**Ваши задания:**
[A] Изложите фрагмент о Рощаковском в двух предложениях.
[B] Выведите без изменений отрывок фрагмента о Рощаковском между словами «- Возможно, у» и «на русской земле!», включая их.

Последние герои империи - Владимир Шигин 16 стр.


К просьбе о возвращении в советском посольстве поначалу отнеслись сдержанно, мало ли ностальгировавших Россией белогвардейцев просилось в то время обратно! Но когда Рощаковского проверили по линии НКВД, все сразу переменилось. Поговаривали, что разрешение на возвращение Рощаковского дал лично Сталин, который в свое время был немало наслышан о его громких подвигах. Одновременно фирма, где работал Рощаковский, уволила его, как человека, впавшего в большевизм Но Рощаковский с завидным упрямством упорно отбивался от всех нападок и даже заключал пари с теми представителями шведской аристократии, которым было смешно и весело продолжать дружить с этим "взбесившимся русским".

В мае 1927 года 19-летняя Мария вышла замуж за местного инспектора рыболовства Людольфа Эйде Бувика. Теперь у дочери была своя жизнь, с женой же Рощаковский давно уже не был духовно близок. Больше в Норвегии его ничего не держало. В том же 1927 году Рощаковский получил, наконец, разрешение вернуться в Советский Союз. Мотивов его возвращения на Родину не поняли ни близкие, ни друзья норвежцы, ни знакомые белоэмигранты. На Рощаковского смотрели как на сумасшедшего, но он был тверд. На прощанье он сказал жене с дочерью:

- Возможно, у меня будет в России не слишком сытная, как здесь, жизнь, и не слишком счастливая судьба, но это будет судьба русского человека на русской земле!

**Перечень:**
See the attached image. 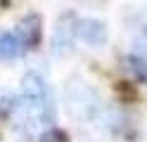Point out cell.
Masks as SVG:
<instances>
[{
    "mask_svg": "<svg viewBox=\"0 0 147 142\" xmlns=\"http://www.w3.org/2000/svg\"><path fill=\"white\" fill-rule=\"evenodd\" d=\"M64 102H67L69 116L76 121H90L100 109V100L95 90L90 85H86L78 76L69 78L67 88H64Z\"/></svg>",
    "mask_w": 147,
    "mask_h": 142,
    "instance_id": "obj_1",
    "label": "cell"
},
{
    "mask_svg": "<svg viewBox=\"0 0 147 142\" xmlns=\"http://www.w3.org/2000/svg\"><path fill=\"white\" fill-rule=\"evenodd\" d=\"M78 22L74 14H62L55 24V33H52V52L57 57H64L71 52L74 47V36H76Z\"/></svg>",
    "mask_w": 147,
    "mask_h": 142,
    "instance_id": "obj_2",
    "label": "cell"
},
{
    "mask_svg": "<svg viewBox=\"0 0 147 142\" xmlns=\"http://www.w3.org/2000/svg\"><path fill=\"white\" fill-rule=\"evenodd\" d=\"M17 38L22 40L24 47H33V45H38L40 40V36H43V22H40V17L38 14H26L19 19V24H17Z\"/></svg>",
    "mask_w": 147,
    "mask_h": 142,
    "instance_id": "obj_3",
    "label": "cell"
},
{
    "mask_svg": "<svg viewBox=\"0 0 147 142\" xmlns=\"http://www.w3.org/2000/svg\"><path fill=\"white\" fill-rule=\"evenodd\" d=\"M76 36L83 43L97 47V45H105V40H107V26L100 19H81L78 28H76Z\"/></svg>",
    "mask_w": 147,
    "mask_h": 142,
    "instance_id": "obj_4",
    "label": "cell"
},
{
    "mask_svg": "<svg viewBox=\"0 0 147 142\" xmlns=\"http://www.w3.org/2000/svg\"><path fill=\"white\" fill-rule=\"evenodd\" d=\"M22 50H24V45H22L19 38H17V33H10V31L0 33V59L3 62L17 59V57L22 55Z\"/></svg>",
    "mask_w": 147,
    "mask_h": 142,
    "instance_id": "obj_5",
    "label": "cell"
},
{
    "mask_svg": "<svg viewBox=\"0 0 147 142\" xmlns=\"http://www.w3.org/2000/svg\"><path fill=\"white\" fill-rule=\"evenodd\" d=\"M40 142H69V137L64 135L62 130H48V133L40 137Z\"/></svg>",
    "mask_w": 147,
    "mask_h": 142,
    "instance_id": "obj_6",
    "label": "cell"
},
{
    "mask_svg": "<svg viewBox=\"0 0 147 142\" xmlns=\"http://www.w3.org/2000/svg\"><path fill=\"white\" fill-rule=\"evenodd\" d=\"M7 5H10V0H0V9H3V7H7Z\"/></svg>",
    "mask_w": 147,
    "mask_h": 142,
    "instance_id": "obj_7",
    "label": "cell"
}]
</instances>
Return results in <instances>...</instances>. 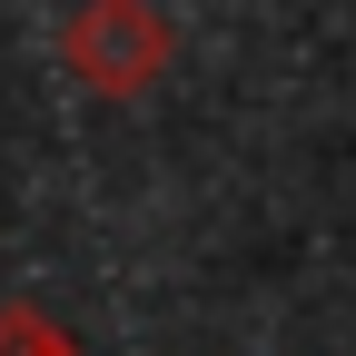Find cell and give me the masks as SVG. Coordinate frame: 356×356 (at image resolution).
Segmentation results:
<instances>
[{"label": "cell", "instance_id": "1", "mask_svg": "<svg viewBox=\"0 0 356 356\" xmlns=\"http://www.w3.org/2000/svg\"><path fill=\"white\" fill-rule=\"evenodd\" d=\"M60 60H70L79 89H99V99H139V89L168 79L178 30H168L159 0H79L60 20Z\"/></svg>", "mask_w": 356, "mask_h": 356}, {"label": "cell", "instance_id": "2", "mask_svg": "<svg viewBox=\"0 0 356 356\" xmlns=\"http://www.w3.org/2000/svg\"><path fill=\"white\" fill-rule=\"evenodd\" d=\"M0 356H89V346H79V337H60L30 297H10V307H0Z\"/></svg>", "mask_w": 356, "mask_h": 356}]
</instances>
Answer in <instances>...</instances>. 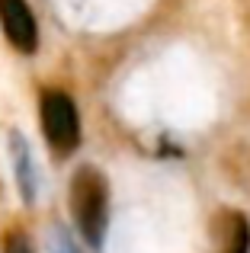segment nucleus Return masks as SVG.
Instances as JSON below:
<instances>
[{"label":"nucleus","instance_id":"obj_1","mask_svg":"<svg viewBox=\"0 0 250 253\" xmlns=\"http://www.w3.org/2000/svg\"><path fill=\"white\" fill-rule=\"evenodd\" d=\"M71 211L90 247H100L109 224V186L96 167H81L71 179Z\"/></svg>","mask_w":250,"mask_h":253},{"label":"nucleus","instance_id":"obj_2","mask_svg":"<svg viewBox=\"0 0 250 253\" xmlns=\"http://www.w3.org/2000/svg\"><path fill=\"white\" fill-rule=\"evenodd\" d=\"M42 131L45 141L58 151V154H71V151L81 144V119H77V106L68 93L61 90H45L42 103Z\"/></svg>","mask_w":250,"mask_h":253},{"label":"nucleus","instance_id":"obj_3","mask_svg":"<svg viewBox=\"0 0 250 253\" xmlns=\"http://www.w3.org/2000/svg\"><path fill=\"white\" fill-rule=\"evenodd\" d=\"M0 26H3V36L10 39L13 48H19L23 55L36 51L39 29H36V16H32L26 0H0Z\"/></svg>","mask_w":250,"mask_h":253},{"label":"nucleus","instance_id":"obj_4","mask_svg":"<svg viewBox=\"0 0 250 253\" xmlns=\"http://www.w3.org/2000/svg\"><path fill=\"white\" fill-rule=\"evenodd\" d=\"M250 250V224L241 211L221 209L212 218V253H247Z\"/></svg>","mask_w":250,"mask_h":253},{"label":"nucleus","instance_id":"obj_5","mask_svg":"<svg viewBox=\"0 0 250 253\" xmlns=\"http://www.w3.org/2000/svg\"><path fill=\"white\" fill-rule=\"evenodd\" d=\"M10 148H13V167H16V179H19V192H23L26 202L36 199V167H32V154H29V144L23 141V135L13 131L10 135Z\"/></svg>","mask_w":250,"mask_h":253},{"label":"nucleus","instance_id":"obj_6","mask_svg":"<svg viewBox=\"0 0 250 253\" xmlns=\"http://www.w3.org/2000/svg\"><path fill=\"white\" fill-rule=\"evenodd\" d=\"M3 253H32V247L19 231H13V234H6V241H3Z\"/></svg>","mask_w":250,"mask_h":253},{"label":"nucleus","instance_id":"obj_7","mask_svg":"<svg viewBox=\"0 0 250 253\" xmlns=\"http://www.w3.org/2000/svg\"><path fill=\"white\" fill-rule=\"evenodd\" d=\"M51 250L55 253H81L74 247V241H71L68 234H64V231H55V241H51Z\"/></svg>","mask_w":250,"mask_h":253}]
</instances>
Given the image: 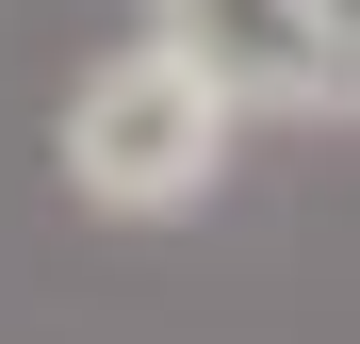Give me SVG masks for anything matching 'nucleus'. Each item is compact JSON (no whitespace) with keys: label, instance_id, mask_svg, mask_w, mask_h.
<instances>
[{"label":"nucleus","instance_id":"nucleus-2","mask_svg":"<svg viewBox=\"0 0 360 344\" xmlns=\"http://www.w3.org/2000/svg\"><path fill=\"white\" fill-rule=\"evenodd\" d=\"M164 49H180L229 115H344V98H360L344 17H311V0H164Z\"/></svg>","mask_w":360,"mask_h":344},{"label":"nucleus","instance_id":"nucleus-1","mask_svg":"<svg viewBox=\"0 0 360 344\" xmlns=\"http://www.w3.org/2000/svg\"><path fill=\"white\" fill-rule=\"evenodd\" d=\"M229 132H246V115L180 66L164 33H131V49H98L82 98H66V197L164 229V213H197V197L229 181Z\"/></svg>","mask_w":360,"mask_h":344},{"label":"nucleus","instance_id":"nucleus-3","mask_svg":"<svg viewBox=\"0 0 360 344\" xmlns=\"http://www.w3.org/2000/svg\"><path fill=\"white\" fill-rule=\"evenodd\" d=\"M311 17H344V0H311Z\"/></svg>","mask_w":360,"mask_h":344}]
</instances>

**Ответы:**
[A] В 1927 году Рощаковский после проверки по линии НКВД получил разрешение вернуться из Норвегии в Советский Союз. Мотивов его возвращения не поняли ни близкие, ни друзья, но он был тверд и на прощанье сказал жене и дочери, что в России его ждет судьба русского человека на русской земле.

[B]
- Возможно, у меня будет в России не слишком сытная, как здесь, жизнь, и не слишком счастливая судьба, но это будет судьба русского человека на русской земле!